(Data records)
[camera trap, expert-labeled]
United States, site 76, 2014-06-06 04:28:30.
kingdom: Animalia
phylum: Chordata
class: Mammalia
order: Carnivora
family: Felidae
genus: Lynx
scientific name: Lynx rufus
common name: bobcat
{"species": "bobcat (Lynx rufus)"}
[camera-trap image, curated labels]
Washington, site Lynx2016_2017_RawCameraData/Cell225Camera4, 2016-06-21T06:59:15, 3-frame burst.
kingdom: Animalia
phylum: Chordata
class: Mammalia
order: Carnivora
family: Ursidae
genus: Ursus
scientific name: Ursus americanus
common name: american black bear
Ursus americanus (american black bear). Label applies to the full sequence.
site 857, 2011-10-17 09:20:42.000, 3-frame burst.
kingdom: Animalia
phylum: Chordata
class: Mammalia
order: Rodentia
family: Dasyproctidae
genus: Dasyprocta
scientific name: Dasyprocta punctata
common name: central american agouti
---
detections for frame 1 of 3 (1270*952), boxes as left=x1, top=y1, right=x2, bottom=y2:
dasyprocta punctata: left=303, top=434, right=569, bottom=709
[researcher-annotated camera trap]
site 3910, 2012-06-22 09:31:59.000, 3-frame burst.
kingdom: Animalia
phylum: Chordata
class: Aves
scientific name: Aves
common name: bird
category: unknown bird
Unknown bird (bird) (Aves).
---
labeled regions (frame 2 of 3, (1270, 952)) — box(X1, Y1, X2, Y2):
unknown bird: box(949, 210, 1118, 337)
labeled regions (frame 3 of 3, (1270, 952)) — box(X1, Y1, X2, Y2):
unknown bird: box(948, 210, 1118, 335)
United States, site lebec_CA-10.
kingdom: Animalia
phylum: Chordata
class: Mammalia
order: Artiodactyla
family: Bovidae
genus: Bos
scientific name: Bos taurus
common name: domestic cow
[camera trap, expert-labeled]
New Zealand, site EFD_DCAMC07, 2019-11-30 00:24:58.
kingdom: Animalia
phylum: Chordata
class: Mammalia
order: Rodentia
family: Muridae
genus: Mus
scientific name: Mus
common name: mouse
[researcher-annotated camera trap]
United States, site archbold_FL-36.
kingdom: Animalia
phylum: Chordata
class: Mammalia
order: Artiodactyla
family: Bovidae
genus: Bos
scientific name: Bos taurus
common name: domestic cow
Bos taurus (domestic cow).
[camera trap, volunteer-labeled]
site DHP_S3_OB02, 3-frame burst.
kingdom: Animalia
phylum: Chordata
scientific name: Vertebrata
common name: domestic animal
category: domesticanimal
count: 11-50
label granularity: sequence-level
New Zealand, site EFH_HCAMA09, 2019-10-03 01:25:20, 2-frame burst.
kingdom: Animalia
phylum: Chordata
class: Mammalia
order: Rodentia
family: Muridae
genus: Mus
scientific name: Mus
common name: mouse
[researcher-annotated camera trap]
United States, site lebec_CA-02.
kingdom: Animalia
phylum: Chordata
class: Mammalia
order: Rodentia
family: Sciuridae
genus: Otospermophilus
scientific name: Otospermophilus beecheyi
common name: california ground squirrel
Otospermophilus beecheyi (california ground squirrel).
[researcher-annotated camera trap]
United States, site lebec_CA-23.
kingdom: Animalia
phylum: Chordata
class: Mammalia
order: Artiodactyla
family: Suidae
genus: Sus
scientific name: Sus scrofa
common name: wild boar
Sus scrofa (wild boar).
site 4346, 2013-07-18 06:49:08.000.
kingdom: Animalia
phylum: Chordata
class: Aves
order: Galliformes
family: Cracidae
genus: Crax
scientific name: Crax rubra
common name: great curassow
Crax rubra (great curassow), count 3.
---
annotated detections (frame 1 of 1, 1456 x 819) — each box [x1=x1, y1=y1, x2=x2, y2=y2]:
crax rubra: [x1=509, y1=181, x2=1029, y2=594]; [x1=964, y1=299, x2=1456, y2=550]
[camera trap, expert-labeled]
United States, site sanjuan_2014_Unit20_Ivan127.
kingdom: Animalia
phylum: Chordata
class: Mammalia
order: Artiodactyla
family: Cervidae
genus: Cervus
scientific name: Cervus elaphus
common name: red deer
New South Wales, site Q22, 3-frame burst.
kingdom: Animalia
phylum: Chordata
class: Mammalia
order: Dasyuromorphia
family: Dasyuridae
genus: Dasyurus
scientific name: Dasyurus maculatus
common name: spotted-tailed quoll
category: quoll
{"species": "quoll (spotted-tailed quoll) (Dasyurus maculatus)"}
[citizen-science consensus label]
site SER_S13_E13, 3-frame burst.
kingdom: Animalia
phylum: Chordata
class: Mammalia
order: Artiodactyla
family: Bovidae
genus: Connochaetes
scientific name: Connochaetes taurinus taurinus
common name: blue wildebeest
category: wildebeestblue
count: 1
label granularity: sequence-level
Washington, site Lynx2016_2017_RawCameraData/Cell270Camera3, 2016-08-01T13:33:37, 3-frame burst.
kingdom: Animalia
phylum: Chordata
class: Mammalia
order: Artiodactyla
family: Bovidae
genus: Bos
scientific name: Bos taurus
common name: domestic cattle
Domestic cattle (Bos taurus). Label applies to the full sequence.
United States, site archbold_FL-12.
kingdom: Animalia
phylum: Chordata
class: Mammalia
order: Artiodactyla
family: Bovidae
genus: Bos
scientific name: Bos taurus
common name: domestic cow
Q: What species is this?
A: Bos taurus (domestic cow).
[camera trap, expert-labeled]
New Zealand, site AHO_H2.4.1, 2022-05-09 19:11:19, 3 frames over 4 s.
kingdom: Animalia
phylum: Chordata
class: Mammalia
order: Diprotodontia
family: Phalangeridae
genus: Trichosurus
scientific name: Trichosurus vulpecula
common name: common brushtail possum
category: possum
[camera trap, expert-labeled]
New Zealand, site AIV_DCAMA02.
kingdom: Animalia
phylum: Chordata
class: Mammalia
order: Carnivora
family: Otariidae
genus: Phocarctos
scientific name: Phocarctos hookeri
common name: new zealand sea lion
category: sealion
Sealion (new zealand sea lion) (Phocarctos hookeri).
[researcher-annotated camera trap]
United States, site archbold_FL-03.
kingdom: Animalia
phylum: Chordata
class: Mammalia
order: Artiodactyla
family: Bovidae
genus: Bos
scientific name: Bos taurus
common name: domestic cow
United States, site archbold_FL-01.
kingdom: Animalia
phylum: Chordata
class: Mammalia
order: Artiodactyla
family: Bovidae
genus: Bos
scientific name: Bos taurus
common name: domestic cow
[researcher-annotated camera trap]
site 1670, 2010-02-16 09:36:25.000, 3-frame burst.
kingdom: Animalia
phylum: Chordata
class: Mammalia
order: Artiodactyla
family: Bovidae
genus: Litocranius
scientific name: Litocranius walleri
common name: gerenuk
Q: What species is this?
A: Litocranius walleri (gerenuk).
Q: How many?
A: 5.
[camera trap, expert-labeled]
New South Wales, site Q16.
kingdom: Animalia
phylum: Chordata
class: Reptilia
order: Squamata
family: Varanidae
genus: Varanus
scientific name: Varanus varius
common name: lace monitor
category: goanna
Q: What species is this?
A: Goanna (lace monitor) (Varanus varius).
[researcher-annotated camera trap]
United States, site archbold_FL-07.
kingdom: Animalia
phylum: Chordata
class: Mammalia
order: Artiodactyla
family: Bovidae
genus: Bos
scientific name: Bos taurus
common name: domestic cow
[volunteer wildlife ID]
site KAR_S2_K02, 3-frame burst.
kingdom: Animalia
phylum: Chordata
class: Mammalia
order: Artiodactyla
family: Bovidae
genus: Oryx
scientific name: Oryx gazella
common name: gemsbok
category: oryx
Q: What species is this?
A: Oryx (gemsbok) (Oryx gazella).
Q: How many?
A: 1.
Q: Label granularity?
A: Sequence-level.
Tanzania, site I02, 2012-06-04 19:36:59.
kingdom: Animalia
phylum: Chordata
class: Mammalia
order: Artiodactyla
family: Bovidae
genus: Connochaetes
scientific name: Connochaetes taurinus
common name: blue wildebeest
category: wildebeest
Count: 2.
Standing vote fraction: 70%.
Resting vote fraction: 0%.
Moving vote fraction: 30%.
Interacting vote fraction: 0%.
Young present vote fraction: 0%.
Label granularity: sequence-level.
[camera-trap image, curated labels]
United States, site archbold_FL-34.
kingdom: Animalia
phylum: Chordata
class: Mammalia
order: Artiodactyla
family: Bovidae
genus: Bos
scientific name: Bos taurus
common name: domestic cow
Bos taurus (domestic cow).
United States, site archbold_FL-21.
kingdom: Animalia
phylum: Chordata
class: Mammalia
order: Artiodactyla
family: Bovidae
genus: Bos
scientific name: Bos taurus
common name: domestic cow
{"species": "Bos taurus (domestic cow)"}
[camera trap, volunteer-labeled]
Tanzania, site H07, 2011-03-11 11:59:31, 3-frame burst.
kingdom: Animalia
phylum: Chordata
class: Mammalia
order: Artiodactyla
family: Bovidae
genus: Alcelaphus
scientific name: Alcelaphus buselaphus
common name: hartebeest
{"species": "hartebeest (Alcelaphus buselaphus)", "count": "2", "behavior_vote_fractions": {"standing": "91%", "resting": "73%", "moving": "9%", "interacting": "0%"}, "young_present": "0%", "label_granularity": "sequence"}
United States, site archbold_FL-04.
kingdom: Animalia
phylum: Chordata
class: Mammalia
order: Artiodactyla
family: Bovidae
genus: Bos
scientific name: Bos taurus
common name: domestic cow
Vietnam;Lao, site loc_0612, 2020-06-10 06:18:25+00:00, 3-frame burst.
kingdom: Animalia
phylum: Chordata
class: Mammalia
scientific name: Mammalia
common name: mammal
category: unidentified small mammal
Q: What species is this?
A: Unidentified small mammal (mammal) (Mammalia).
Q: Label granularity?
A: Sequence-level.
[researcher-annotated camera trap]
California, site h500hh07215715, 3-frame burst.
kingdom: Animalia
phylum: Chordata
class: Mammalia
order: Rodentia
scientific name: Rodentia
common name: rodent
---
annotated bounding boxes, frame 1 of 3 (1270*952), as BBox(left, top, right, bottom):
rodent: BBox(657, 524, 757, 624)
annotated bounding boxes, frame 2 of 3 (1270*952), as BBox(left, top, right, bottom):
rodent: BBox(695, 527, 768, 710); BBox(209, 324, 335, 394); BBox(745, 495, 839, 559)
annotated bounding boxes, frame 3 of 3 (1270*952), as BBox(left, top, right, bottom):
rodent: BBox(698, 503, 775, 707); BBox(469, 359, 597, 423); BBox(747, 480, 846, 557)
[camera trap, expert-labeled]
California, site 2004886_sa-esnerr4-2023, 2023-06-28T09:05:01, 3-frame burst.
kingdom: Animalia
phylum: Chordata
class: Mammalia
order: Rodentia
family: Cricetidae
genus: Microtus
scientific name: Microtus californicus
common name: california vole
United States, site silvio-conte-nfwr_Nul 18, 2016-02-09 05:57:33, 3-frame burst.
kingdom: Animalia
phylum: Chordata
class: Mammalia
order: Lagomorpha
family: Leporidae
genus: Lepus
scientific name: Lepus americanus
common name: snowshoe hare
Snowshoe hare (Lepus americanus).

## Aim of the exercise
The word is "Washington". Copy every line above where it appears.

## Solution below
Washington, site Lynx2016_2017_RawCameraData/Cell225Camera4, 2016-06-21T06:59:15, 3-frame burst.
Washington, site Lynx2016_2017_RawCameraData/Cell270Camera3, 2016-08-01T13:33:37, 3-frame burst.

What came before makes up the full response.